# Notebook 2: Deep Cleaning & Transformation

**Project:** Road Collision Severity Prediction  
**Section:** D - Deep Cleaning, Weather Interpolation, Geographic Enrichment

## What i Will Do in This Notebook:

in this notebook, i will take the raw data from notebook 1 and clean it thoroughly. first i need to fix data types like dates and times, remove invalid rows with missing coordinates, and ensure severity values are proper integers.

then i will work on the weather data. since the met office data is monthly, i need to interpolate it to daily values so i can match each collision with the weather on that specific day.

at the end, i will save everything to clean tables in the database.

finally i will enrich the collision data with geographic information by finding the nearest city to each collision location using a kdtree spatial index. this will give us population and distance information that might be useful for prediction.

In [None]:
# importing all libraries i need for data cleaning and transformation
# i need pandas for data manipulation, scipy for spatial operations (kdtree)
# sqlalchemy for database operations
import pandas as pd
import numpy as np
from sqlalchemy import create_engine, text
from scipy.spatial import KDTree
from datetime import datetime, timedelta
import os
from pathlib import Path
from dotenv import load_dotenv
import warnings
warnings.filterwarnings('ignore')

# connecting to postgresql database
# loading environment variables from .env file
project_directory = Path.cwd()
load_dotenv(project_directory / ".env")

# getting postgresql credentials from environment
postgres_host = os.getenv("POSTGRES_HOST")
postgres_port = os.getenv("POSTGRES_PORT")
postgres_database = os.getenv("POSTGRES_DB")
postgres_user = os.getenv("POSTGRES_USER")
postgres_password = os.getenv("POSTGRES_PASSWORD")

# creating connection string and engine
database_url = f"postgresql+psycopg2://{postgres_user}:{postgres_password}@{postgres_host}:{postgres_port}/{postgres_database}"

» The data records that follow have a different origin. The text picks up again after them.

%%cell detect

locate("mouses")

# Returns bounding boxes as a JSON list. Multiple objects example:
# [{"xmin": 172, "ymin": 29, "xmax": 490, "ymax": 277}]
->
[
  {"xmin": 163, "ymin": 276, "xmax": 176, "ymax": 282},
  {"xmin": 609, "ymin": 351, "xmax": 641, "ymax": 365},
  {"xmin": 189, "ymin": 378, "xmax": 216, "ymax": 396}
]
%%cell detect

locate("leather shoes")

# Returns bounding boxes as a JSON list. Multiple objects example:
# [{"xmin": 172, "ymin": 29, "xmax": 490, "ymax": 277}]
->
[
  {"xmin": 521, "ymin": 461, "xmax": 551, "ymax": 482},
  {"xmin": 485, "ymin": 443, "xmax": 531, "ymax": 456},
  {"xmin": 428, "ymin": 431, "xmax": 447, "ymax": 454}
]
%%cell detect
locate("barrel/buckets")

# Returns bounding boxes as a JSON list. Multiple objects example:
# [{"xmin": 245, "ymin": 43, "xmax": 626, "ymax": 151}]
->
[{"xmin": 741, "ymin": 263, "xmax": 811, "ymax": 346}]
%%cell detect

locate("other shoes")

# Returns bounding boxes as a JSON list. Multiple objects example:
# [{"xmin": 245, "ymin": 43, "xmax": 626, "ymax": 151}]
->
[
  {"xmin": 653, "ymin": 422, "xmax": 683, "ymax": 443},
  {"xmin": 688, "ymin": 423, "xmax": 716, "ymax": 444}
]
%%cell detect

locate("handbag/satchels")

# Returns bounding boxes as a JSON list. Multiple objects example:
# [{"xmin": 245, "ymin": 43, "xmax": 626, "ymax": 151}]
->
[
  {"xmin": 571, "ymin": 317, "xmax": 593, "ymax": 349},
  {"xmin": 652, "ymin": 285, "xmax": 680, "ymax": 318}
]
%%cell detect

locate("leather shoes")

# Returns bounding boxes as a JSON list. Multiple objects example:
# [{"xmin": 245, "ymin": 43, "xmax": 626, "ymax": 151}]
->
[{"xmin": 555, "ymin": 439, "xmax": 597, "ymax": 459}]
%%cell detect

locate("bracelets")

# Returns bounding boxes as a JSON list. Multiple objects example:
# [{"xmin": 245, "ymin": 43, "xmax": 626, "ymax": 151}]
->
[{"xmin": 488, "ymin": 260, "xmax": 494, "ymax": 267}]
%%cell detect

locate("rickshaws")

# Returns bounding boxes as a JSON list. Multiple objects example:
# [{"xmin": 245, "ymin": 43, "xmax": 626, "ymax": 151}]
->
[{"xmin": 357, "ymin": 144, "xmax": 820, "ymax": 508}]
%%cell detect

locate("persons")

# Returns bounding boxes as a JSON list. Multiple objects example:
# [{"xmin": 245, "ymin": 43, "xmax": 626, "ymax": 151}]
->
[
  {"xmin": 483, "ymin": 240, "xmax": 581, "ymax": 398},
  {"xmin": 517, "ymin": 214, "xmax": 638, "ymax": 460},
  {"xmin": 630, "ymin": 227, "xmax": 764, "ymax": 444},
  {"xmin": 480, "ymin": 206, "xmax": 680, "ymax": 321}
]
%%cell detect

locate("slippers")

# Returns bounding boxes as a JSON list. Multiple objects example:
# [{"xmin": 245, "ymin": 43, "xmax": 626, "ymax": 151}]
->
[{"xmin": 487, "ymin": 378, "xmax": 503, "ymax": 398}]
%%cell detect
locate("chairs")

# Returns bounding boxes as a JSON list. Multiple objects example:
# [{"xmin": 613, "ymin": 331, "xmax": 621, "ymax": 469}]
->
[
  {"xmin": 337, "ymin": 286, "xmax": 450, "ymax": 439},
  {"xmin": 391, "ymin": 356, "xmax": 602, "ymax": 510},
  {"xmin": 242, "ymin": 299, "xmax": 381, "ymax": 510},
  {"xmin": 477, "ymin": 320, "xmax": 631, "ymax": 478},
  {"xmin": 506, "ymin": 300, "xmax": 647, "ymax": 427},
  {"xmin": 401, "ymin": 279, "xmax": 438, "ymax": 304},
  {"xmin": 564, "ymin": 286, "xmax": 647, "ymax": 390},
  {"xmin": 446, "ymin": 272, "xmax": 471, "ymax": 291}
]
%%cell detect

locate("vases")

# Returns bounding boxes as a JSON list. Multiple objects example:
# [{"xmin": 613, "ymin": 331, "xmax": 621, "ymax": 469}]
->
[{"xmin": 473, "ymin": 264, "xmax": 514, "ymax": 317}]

engine = create_engine(database_url)# above confirms everything loaded properly

print("libraries imported and postgresql database connected successfully")

✓ Libraries imported and PostgreSQL database connected!


## Loading Raw Collision Data

now i will load the raw collision data from the database that we inserted in notebook 1. i want to see what columns we have before starting the cleaning process.

In [None]:
# loading raw collision data from database
# this is the data we saved in notebook 1
df_raw_collisions = pd.read_sql("SELECT * FROM raw_collisions", engine)
print(f"loaded {len(df_raw_collisions):,} raw collision records from database")
print(f"number of columns: {df_raw_collisions.shape[1]}")
print(f"\nlet me see all the column names:")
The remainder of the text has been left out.